SUPPLIED TEXT →
Referring in addition to FIGS. 1 and 2, flow control switch 18 is shown in a position providing fluid communication between low pressure line 28 of a fuel injector 22 and vent line 30. When a relatively small pilot/idle injection is desired from the fluidly connected injector 22, pressure reducing valve 20 is opened. In the preferred embodiment, pressure reducing valve 20 is controlled with an electrical actuator that is preferably a solenoid, though some other suitable means or device such as a piezoelectric actuator might be used to open and close valve 20. When valve 20 opens, fluid communication is established with low pressure reservoir 12, and the pressure in vent line 30 and low pressure line 28, and hence spill passage 88 and needle control chamber 85, drops significantly. In the preferred embodiment, when the pressure in needle control chamber 85 drops, the relatively constant hydraulic pressure acting on needle opening hydraulic surface 93 is sufficient to open needle valve 80, and allow fuel to spray out nozzle outlet 89. Recall that a relatively constant medium hydraulic pressure is supplied to nozzle chamber 81 from the common rail 16. When termination of pilot injection is desired, current to pressure reducing valve 20 is stopped, and valve 20 closes. Because needle control chamber 85's fluid connection with low pressure reservoir 12 is closed, pressurized fuel entering needle control chamber 85 via branch passage 79 causes the pressure in needle control chamber 85 to rise relatively quickly. As the pressure in needle control chamber 85 rises, the hydraulic force exerted on needle closing hydraulic surface 86 forces needle valve member 82 down, closing nozzle outlet 89 and ending injection. Alternatively, needle valve 80 could be hydraulically balanced, and held in its closed position under the action of spring 84.
When a larger main injection is desired, current is supplied to solenoid 46. Armature 50 and valve member 61 are pulled up toward coil 48 to open intermediate pressure seat 66 and close low pressure seat 64. Fluid communication is established between intermediate pressure supply passage 43 and actuation fluid cavity 45, while fluid communication is closed between actuation fluid passage 45 and fuel drain 47. The increased pressure in actuation fluid cavity 45 exerts a hydraulic force on hydraulic surface 71 of piston 72. Piston 72 moves downward to pressurize fuel in fuel pressurization chamber 75 to a high pressure which is substantially higher than the pressure in rail 16. Pressurized fuel from fuel pressurization chamber 75 travels via second nozzle supply passage 77 to nozzle chamber 81, causing the pressure in nozzle chamber 81 to rise substantially. The increased hydraulic pressure in nozzle chamber 81 acts on needle opening hydraulic surface 93 to lift needle valve member 82 and open nozzle outlet 89, allowing fuel to spray into the combustion space.

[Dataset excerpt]
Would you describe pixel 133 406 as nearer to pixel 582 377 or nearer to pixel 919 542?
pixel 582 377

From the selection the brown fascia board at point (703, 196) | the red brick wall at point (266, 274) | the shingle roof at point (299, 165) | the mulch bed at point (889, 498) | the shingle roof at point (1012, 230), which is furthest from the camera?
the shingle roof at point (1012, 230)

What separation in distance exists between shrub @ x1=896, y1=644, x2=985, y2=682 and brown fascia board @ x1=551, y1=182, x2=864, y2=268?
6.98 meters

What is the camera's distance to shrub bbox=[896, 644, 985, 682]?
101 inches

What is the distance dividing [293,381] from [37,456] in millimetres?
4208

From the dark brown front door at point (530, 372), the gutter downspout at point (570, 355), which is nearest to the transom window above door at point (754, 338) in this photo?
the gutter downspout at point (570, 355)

TASK DIRECTIONS → According to the fuel injector text, what kind of electrical actuator preferably controls pressure reducing valve 20? The items are drawn from a separate source unrelated to the fuel injector text.

WRITTEN SOLUTION → A solenoid.